SUPPLIED DATA:
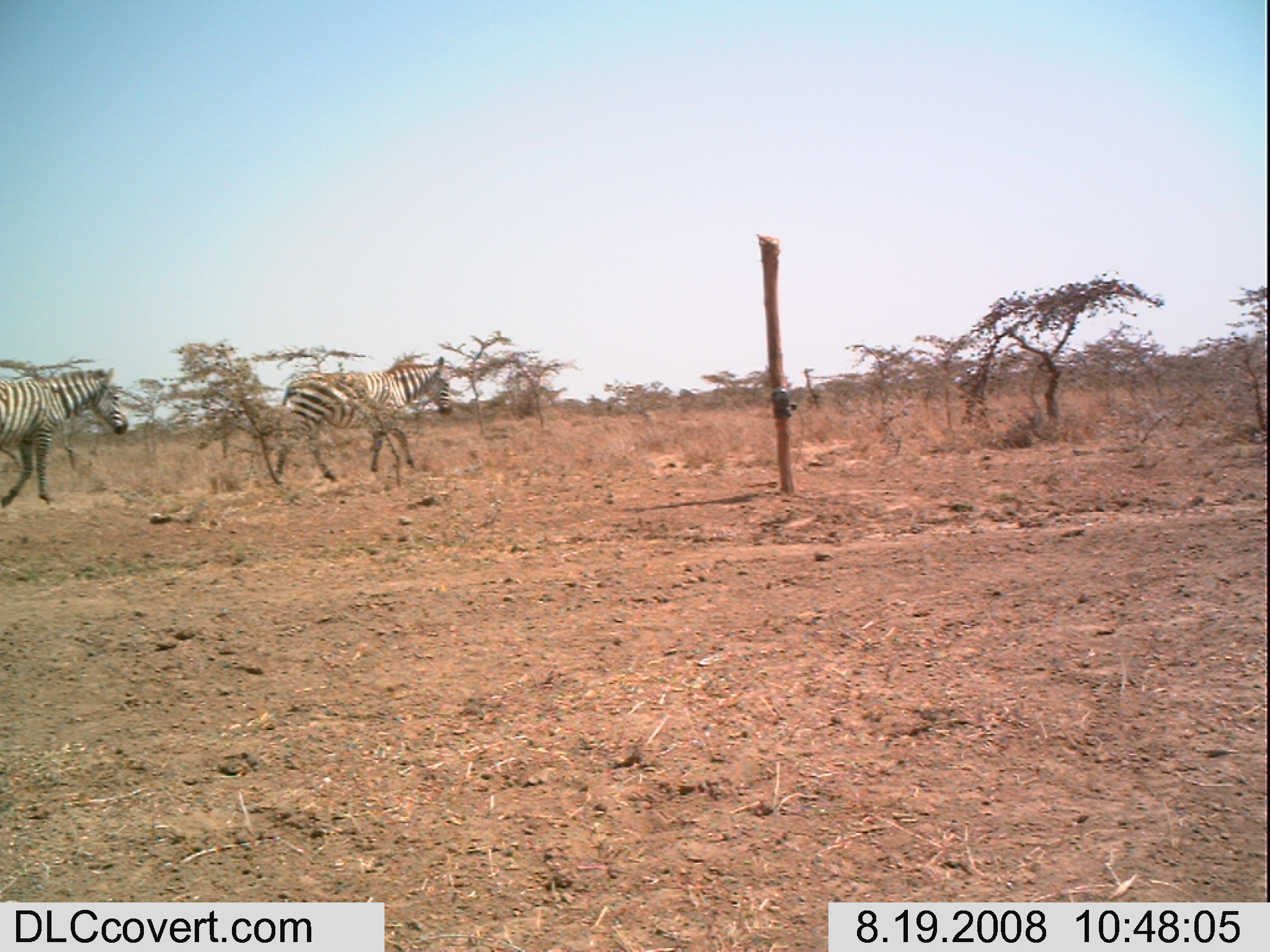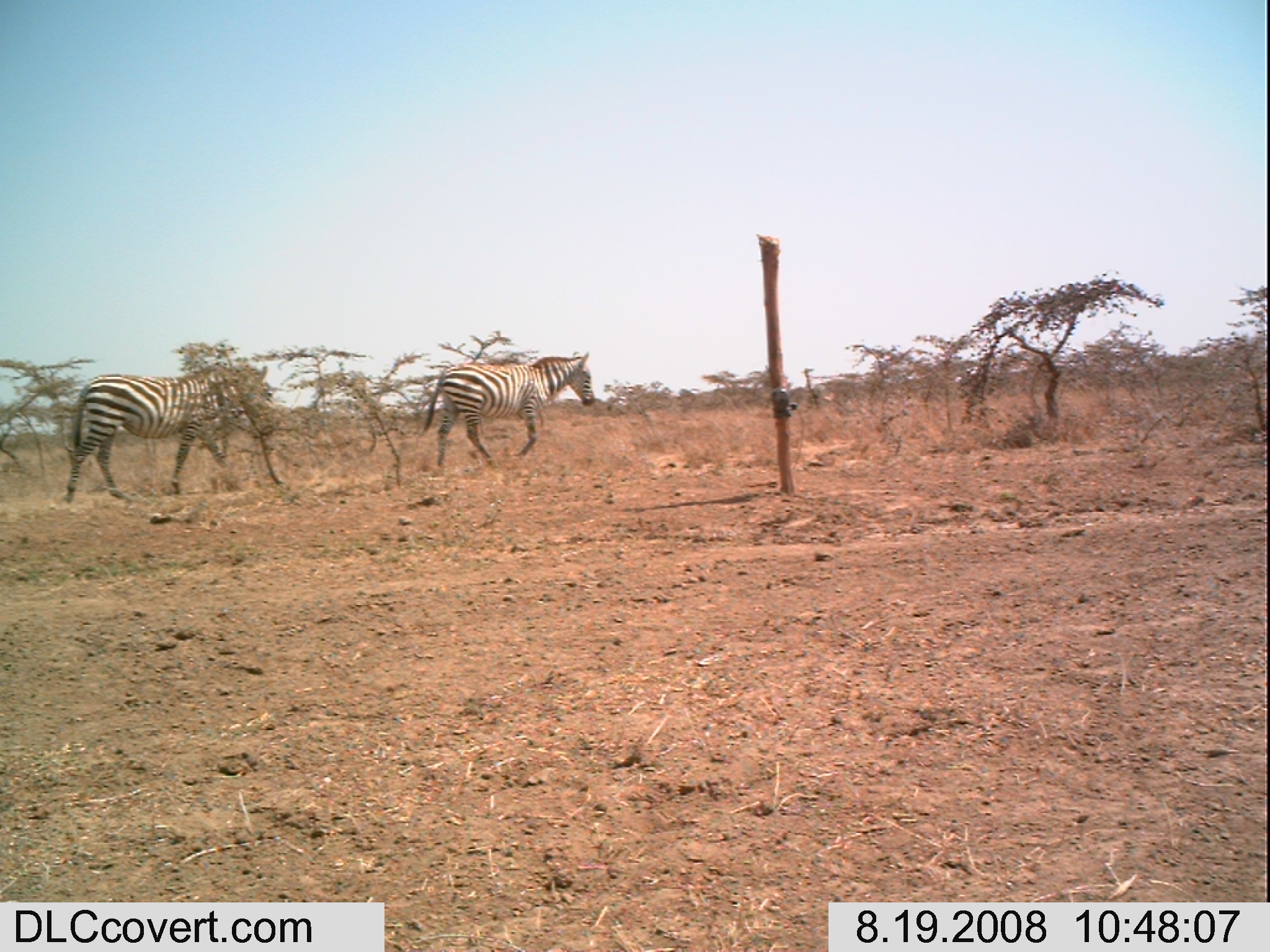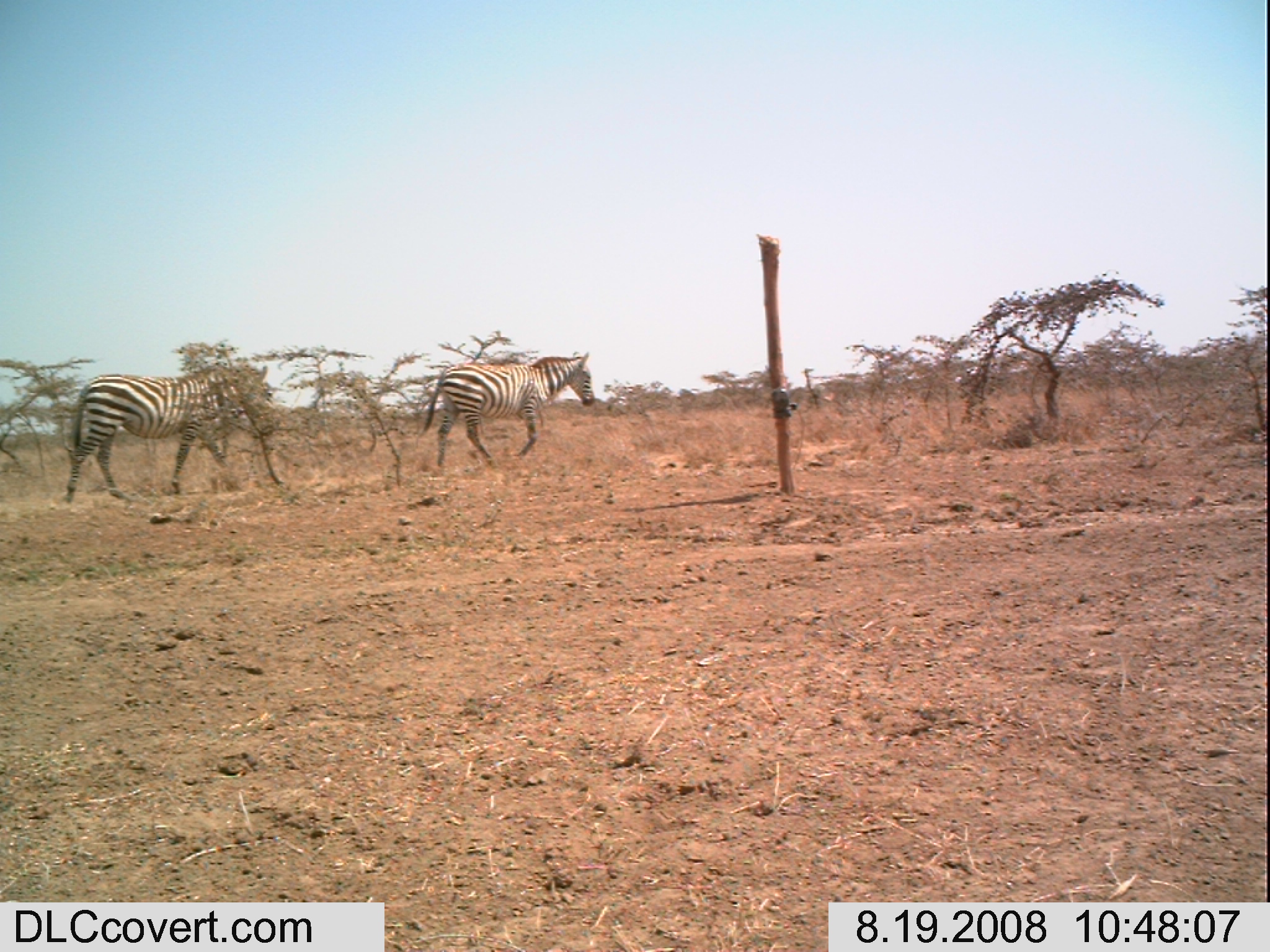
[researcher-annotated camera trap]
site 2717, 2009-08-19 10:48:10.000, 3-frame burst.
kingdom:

==

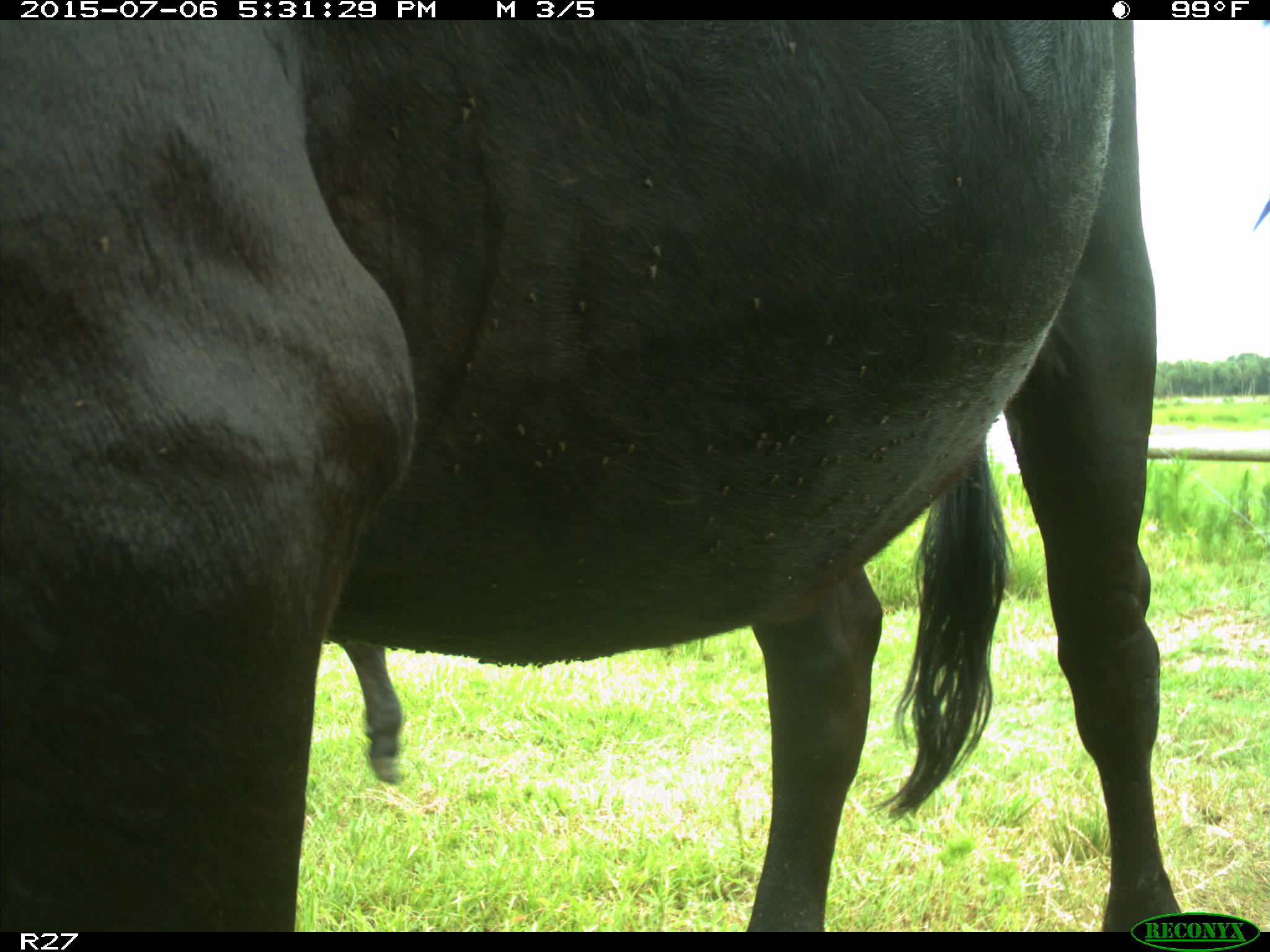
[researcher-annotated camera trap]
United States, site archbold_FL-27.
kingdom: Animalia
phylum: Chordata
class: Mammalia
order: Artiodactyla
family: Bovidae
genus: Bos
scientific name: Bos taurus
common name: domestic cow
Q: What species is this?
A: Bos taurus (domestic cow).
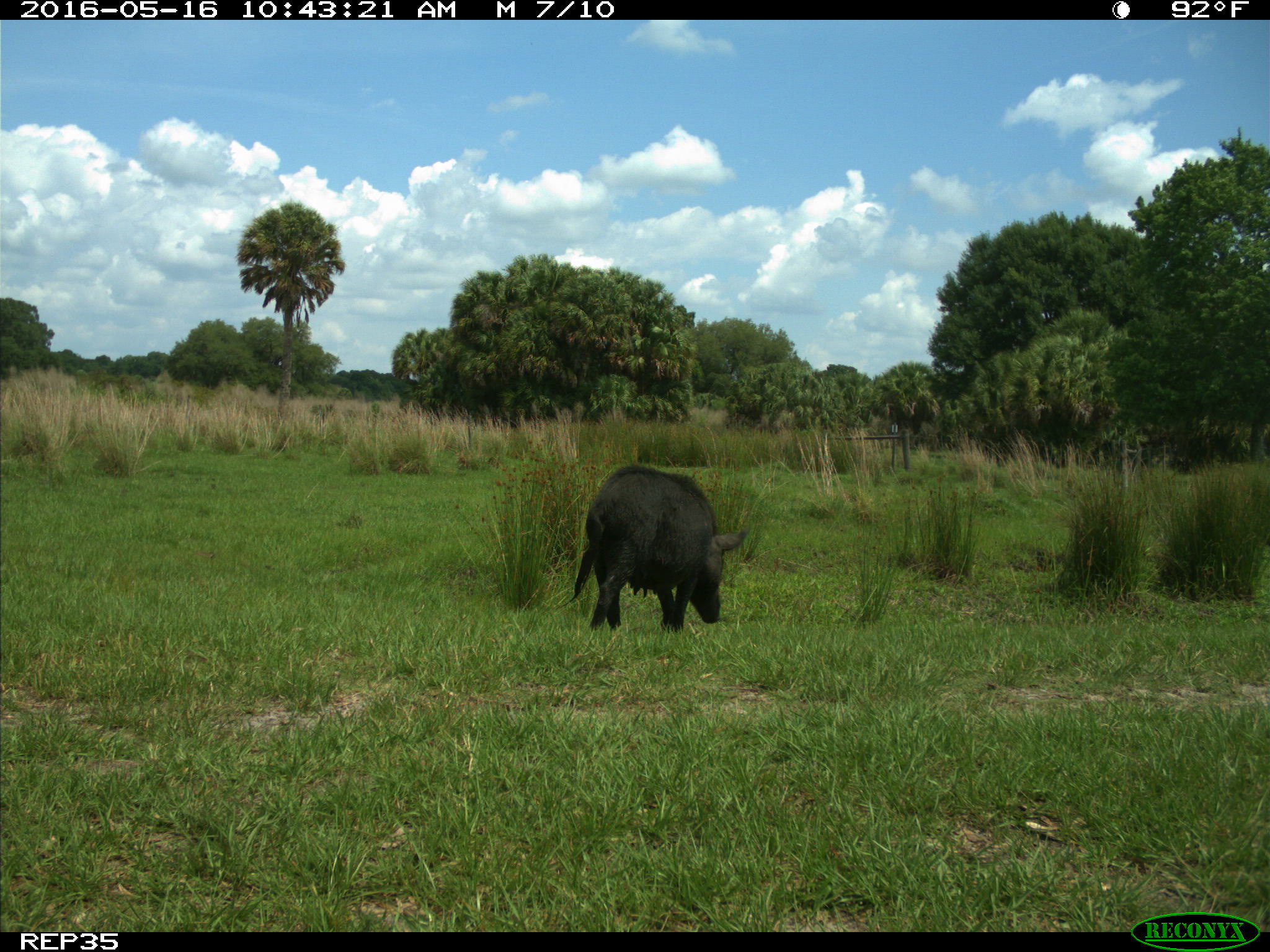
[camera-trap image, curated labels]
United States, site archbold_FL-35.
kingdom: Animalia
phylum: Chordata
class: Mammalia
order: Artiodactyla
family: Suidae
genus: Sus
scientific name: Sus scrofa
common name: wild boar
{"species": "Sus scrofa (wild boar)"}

TASK DESCRIPTION: Locate all lines in the listing above with the word "name". Copy them.

RESPONSE BELOW:
scientific name: Bos taurus
common name: domestic cow
scientific name: Sus scrofa
common name: wild boar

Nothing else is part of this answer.